Biehl sees the centers as a way for the family to “get rid of its unwanted and unproductive members” (ibid., 481). As a “defective person” Catrina experiences social death because she is no longer useful for the society and becomes an “ex-human” (ibid., 476). The people in the care centers form according to Biehl a “category of unsound and unproductive individuals who are allowed to die”. Biehl also mentions that the families´ value systems “are remade under the impression of economic pressures” (ibid., 485). He therefore investigates how human value is estimated in a market-oriented society and how the disposal of unproductive persons is mediated via psychopharmaceuticals.


Conclusion

The presented examples show that medicalization can be tied to economic considerations. The definition of an illness is a very political question which also depends on the current economic system and its ideals. Therefore, what is considered as a mental illness changes with time and can be different from culture to culture.

Especially concerning mental health, the question what is considered as abnormal behavior is tied to ideology. As Foucault argued within a dispositive, normal behavior is defined and aberration is sanctioned (1993 [1975], 392). Referring to the economic system this means that persons who cannot function within the economic system get discarded. As mental illnesses are increasingly treated with psychopharmaceuticals, this creates new economic possibilities at the cost of social consequences. Biehl showed that psychotropic drugs play a big role in excluding members of a society permanently as there is no way to undo possible damages caused by overmedication.

Psychopharmaceuticals also open the possibility to enhance oneself and to adapt to academic or economic requirements. Anxieties can be medicalized by categorizing them as disorders which enables the possibility of self-enhancement through medication. Psychological Anthropology can draw attention to these processes and question contemporary scientific developments as cultural products which are tied to the respective political, economic and societal circumstances.


(i) Pseudonym


References

Biehl, Joao. 2004. Life of the mind: The interface of psychopharmaceuticals, domestic economies, and social abandonment. American Ethnologist 31: 475-96.


Boas, Taylo and Jordan Gans-Morse. 2009. Neoliberalism: From New Liberal Philosophy to Anti-Liberal Slogan. Studies in Comparative International Development 44: 137-161.


Conrad, Peter. 1992. Medicalization and Social Control. Annual Review of Sociology 18: 209-32.

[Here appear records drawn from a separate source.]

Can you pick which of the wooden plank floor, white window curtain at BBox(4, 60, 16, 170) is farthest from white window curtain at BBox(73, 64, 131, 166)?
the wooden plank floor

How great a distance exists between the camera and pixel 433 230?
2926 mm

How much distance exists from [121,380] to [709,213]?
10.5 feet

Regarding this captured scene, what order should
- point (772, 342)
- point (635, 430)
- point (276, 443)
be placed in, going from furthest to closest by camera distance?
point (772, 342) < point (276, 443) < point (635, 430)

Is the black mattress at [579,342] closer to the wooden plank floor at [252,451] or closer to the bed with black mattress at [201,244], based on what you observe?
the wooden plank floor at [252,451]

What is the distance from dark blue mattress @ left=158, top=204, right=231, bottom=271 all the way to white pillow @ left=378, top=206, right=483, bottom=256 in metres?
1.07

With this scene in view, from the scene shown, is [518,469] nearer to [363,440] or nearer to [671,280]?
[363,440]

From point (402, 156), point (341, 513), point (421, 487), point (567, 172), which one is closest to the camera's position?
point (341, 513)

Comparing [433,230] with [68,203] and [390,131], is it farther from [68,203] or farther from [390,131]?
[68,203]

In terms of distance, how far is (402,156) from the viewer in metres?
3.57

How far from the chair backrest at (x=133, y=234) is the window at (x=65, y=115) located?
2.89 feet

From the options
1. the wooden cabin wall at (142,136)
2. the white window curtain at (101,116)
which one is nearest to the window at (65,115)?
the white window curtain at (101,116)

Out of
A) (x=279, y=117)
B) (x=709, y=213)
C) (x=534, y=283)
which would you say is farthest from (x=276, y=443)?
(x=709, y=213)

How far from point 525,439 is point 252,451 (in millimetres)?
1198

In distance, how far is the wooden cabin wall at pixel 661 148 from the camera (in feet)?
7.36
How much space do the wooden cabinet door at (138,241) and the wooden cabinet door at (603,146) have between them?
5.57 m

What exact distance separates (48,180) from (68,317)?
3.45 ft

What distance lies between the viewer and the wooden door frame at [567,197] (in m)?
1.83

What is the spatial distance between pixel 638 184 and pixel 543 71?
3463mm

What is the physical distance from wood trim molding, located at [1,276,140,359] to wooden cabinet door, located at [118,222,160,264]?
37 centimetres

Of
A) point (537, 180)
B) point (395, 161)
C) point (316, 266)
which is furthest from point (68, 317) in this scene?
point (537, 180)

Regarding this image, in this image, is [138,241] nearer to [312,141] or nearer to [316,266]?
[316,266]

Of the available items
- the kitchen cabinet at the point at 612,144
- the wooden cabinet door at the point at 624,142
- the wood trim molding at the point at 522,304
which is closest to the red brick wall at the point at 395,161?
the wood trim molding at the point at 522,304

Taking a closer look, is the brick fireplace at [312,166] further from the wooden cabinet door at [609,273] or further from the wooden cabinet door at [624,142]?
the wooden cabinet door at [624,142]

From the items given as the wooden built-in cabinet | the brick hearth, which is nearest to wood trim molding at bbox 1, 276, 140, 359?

Esposito, Luigi and Fernando M. Perez. 2014. Neoliberalism and the Commodification of Mental Health. Humanity & Society 38(4): 414-442.


Foucault, Michel. 1993 [1975]. Überwachen und Strafen: Die Geburt des Gefängnisses. Berlin: Suhrkamp.


Levinson, Jack and Kelly A. McKinney. 2013. Consuming an edge: ADHD, stimulant use, and psy culture at the corporate university. Transcultural Psychiatry 50 (3): 371–396.


Sousa, Cindy and David Marshall. 2017. Political violence and mental health: Effects of neoliberalism and the role of international social work practice. International Social Work 60 (4): 787-799.